Currently, we implement projections by adding collectors next to the {{TopDocsCollector}}.
The problem with this strategy is that collectors will then be applied to all documents in the index.
It's not even just the competitive documents (those that have a score higher than the lowest document in the priority queue when they are visisted): as we can see in MultiCollector, joining multiple collectors together will disable score-based optimizations that would allow skipping some documents along the way.
As a result, the distance collector for example will need to store in memory as many results as the total number of matching documents in the index.

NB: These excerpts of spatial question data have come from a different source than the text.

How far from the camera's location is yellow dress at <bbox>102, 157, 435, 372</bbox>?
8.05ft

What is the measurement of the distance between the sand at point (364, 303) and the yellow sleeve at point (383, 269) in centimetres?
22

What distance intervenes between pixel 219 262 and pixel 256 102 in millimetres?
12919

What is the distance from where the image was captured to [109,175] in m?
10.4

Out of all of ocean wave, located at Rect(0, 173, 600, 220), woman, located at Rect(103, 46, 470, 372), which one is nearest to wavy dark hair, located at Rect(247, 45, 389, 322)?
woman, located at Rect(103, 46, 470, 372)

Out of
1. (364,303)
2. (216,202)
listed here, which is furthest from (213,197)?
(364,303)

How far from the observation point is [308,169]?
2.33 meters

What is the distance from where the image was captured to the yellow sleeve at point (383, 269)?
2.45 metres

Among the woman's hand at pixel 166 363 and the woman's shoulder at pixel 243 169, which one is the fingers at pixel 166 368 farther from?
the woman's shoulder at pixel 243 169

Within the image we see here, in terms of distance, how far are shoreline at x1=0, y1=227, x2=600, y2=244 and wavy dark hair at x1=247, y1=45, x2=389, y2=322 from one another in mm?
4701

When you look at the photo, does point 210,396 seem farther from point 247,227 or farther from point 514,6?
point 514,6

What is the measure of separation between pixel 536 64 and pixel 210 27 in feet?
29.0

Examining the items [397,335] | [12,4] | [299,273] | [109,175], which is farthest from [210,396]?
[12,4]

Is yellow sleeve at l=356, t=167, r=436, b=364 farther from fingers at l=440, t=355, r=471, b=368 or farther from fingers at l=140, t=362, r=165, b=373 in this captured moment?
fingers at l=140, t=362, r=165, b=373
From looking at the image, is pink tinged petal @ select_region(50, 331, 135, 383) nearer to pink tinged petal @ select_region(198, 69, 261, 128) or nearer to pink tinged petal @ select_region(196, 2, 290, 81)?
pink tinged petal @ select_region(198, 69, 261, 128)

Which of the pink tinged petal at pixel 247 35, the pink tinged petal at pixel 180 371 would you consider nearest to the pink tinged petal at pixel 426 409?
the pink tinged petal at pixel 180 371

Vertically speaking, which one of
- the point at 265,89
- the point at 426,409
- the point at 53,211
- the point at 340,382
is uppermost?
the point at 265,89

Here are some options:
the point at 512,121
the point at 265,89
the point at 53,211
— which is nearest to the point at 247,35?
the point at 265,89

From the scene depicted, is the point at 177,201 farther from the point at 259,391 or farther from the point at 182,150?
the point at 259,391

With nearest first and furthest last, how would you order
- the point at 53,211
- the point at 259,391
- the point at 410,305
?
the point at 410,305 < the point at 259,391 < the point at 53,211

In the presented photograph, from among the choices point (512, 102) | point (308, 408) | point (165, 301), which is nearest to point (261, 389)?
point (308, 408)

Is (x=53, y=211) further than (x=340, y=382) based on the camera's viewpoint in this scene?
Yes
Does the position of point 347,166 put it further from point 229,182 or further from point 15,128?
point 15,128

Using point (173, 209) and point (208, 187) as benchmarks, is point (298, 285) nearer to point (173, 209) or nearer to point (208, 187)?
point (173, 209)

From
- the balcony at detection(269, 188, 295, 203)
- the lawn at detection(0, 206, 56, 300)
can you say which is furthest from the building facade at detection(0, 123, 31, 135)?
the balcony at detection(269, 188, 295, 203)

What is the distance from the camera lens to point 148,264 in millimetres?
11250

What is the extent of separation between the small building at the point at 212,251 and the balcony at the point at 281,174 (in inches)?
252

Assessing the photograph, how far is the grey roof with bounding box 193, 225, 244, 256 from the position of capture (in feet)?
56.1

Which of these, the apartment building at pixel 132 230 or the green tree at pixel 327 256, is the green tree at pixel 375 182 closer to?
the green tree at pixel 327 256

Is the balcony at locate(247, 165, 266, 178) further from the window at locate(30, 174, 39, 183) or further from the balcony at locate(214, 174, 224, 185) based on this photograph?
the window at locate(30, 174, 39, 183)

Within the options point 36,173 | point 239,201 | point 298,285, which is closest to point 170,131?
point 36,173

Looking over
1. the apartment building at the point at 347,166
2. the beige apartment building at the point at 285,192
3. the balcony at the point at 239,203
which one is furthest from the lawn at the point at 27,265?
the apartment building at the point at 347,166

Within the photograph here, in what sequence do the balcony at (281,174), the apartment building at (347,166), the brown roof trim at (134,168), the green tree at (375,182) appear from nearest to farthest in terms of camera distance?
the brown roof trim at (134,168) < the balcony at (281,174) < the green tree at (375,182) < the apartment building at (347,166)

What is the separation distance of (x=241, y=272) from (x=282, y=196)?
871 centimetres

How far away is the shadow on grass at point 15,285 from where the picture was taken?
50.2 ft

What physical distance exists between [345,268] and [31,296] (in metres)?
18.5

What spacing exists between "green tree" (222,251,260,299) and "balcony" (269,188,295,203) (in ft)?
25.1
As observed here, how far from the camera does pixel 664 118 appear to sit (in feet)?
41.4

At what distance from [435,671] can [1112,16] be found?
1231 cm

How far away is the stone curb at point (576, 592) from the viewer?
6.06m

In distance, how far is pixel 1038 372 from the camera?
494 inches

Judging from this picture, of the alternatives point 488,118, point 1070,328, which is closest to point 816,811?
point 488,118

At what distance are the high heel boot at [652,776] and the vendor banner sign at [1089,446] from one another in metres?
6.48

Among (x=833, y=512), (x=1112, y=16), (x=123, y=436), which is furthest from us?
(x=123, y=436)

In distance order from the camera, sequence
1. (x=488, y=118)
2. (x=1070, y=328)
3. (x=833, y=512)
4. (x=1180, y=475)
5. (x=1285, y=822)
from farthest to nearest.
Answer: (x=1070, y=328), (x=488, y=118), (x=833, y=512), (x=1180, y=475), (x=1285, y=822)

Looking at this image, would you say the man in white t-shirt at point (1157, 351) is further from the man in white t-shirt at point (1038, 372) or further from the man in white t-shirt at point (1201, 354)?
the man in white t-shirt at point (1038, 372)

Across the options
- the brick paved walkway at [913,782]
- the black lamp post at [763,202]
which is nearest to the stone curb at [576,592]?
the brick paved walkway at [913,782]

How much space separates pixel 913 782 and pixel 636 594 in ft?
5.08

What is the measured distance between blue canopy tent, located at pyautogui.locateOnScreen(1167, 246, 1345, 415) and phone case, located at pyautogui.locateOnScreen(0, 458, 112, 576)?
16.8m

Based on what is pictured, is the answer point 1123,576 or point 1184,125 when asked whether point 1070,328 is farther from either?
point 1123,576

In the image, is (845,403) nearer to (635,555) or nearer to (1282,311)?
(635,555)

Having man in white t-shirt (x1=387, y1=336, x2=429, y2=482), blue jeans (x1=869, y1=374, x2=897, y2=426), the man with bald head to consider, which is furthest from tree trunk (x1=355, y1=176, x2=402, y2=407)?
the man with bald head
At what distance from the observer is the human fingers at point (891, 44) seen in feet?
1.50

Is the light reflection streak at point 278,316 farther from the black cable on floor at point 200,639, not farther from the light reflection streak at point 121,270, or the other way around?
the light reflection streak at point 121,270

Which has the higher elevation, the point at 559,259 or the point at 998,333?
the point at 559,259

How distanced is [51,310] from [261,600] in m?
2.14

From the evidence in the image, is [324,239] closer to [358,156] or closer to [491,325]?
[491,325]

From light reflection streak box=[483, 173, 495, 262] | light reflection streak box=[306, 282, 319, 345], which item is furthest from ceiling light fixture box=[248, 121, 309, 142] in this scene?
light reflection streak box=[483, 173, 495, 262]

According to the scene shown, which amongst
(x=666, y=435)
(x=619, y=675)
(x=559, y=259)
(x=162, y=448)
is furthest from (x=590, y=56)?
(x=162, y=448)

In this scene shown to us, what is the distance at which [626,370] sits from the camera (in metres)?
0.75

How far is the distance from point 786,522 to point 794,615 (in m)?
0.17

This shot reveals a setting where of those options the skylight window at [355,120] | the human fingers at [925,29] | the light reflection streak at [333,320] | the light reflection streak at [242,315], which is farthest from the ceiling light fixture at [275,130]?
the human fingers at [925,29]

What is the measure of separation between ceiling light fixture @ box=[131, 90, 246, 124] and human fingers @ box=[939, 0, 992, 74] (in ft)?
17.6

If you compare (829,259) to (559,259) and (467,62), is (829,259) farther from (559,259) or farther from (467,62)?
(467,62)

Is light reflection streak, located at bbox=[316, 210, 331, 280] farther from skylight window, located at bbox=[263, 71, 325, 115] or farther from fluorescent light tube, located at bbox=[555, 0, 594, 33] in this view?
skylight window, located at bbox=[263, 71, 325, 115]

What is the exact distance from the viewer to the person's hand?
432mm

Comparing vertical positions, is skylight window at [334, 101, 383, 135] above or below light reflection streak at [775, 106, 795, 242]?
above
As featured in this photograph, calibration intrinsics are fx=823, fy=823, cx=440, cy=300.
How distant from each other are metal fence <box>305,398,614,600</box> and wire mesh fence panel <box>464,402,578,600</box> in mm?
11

Regardless of the limit passed to {{fetch(limit)}}. Which is ridiculous.
Worse, starting with recent changes, the default projection that only retrieves document IDs will always add a collector next to the {{TopDocsCollector}}... and this collector will always build a list as large as the total number of matching documents in the index.
For. Each. Single. Search.
We should switch to a two-phase approach:
# First phase: {{search.search()}} call that inspects all documents to collect the top docs and their score (TopDocsCollector), and if necessary the aggregations (FacetsCollector). # Second phase: explicit collection that inspects only top docs to extract data from docvalues (DistanceCollector) or from storage (reader.document(...) using the StoredFieldVisitor: even if the javadoc of Collector advises against it, in this case it would be fine). Maybe we can use collectors, but a different abstraction would be fine, since we do not need to perform a search, but rather to inspect a pre-determined set of documents.
Note that solving this ticket should fix HSEARCH-3786. |
|